54. According to the legend, the reason why this church survived the British raid was this old woman, Maria Purpur, a Russian colonel’s widow. Allegedly, she locked herself down in the church and said that she won’t come out and that they could raze the church with her inside if they like. The British, being gentlemen and all, hesitated a bit, shrugged, and went away. I have no idea if that legend is true, but it is the reason why Kotka has a statue of a Russian babushka, just like Hamina.

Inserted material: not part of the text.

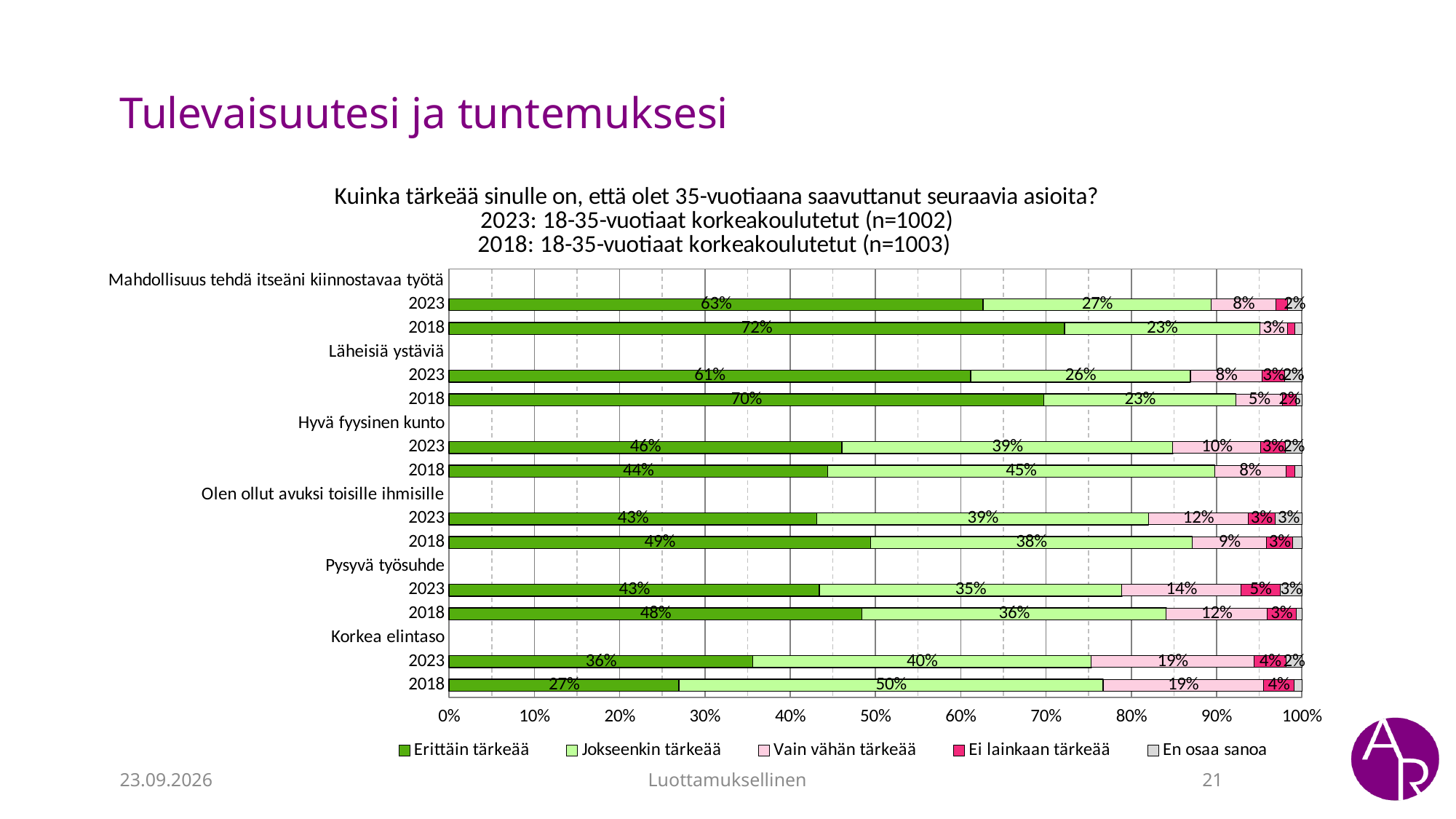
How many series does the legend list? 5 What kind of chart is shown on the slide? stacked bar chart Which bar has the lowest 'Erittäin tärkeää' share? Korkea elintaso, 2018 What is the 'Ei lainkaan tärkeää' share for 'Pysyvä työsuhde' in 2023? 5% What is the 'Erittäin tärkeää' share for 'Mahdollisuus tehdä itseäni kiinnostavaa työtä' in 2023? 63% What is the 'Vain vähän tärkeää' share for 'Pysyvä työsuhde' in 2023? 14% Is the 'Erittäin tärkeää' share for 'Hyvä fyysinen kunto' larger in 2023 or in 2018? 2023 Which legend entry is shown in the darkest green colour? Erittäin tärkeää What is the 'Jokseenkin tärkeää' share for 'Korkea elintaso' in 2018? 50% Which bar has the highest 'Erittäin tärkeää' share? Mahdollisuus tehdä itseäni kiinnostavaa työtä, 2018 By how many percentage points did the 'Erittäin tärkeää' share for 'Läheisiä ystäviä' change from 2018 to 2023? 9 percentage points (70% to 61%) How many topics (statements) are compared in the chart? 6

55. There is a tiny Russian graveyard next to the church. The names are mostly unreadable.

56. The wreck of one of the Russian frigates sunk in the Battle of Svensksund, named St. Nicholas (presumably no relation to the church), was discovered in 1948. It was preserved relatively well, and its cannons and various other artifacts were raised from the Ruotsinsalmi sea floor, and took place in the museums. The process took many years, and eventually the remains of the crew were raised as well and buried on the same old Russian graveyard with full honors.

57. Going back to the car, past a statue named “The Idol”, although it looked more like a fennec fox to me. The car was waiting for me at the Vellamo Museum parking lot as I left it, and I drove towards the Russian border, getting home some four hours later or so, close to midnight.

Overall, I loved Kotka just the same as I loved Hamina. I visited the city again a few months later, in winter, and went to the Maretarium Museum then; and probably I’ll get there again some time in summer, to try to see more of the Ruotsinsalmi Fotress remains, and to take a boat to Varissaari and/or Kaunissaari. The eagle-y city is overall the best city of Kymenlaakso, I’d say — not that there are many of them.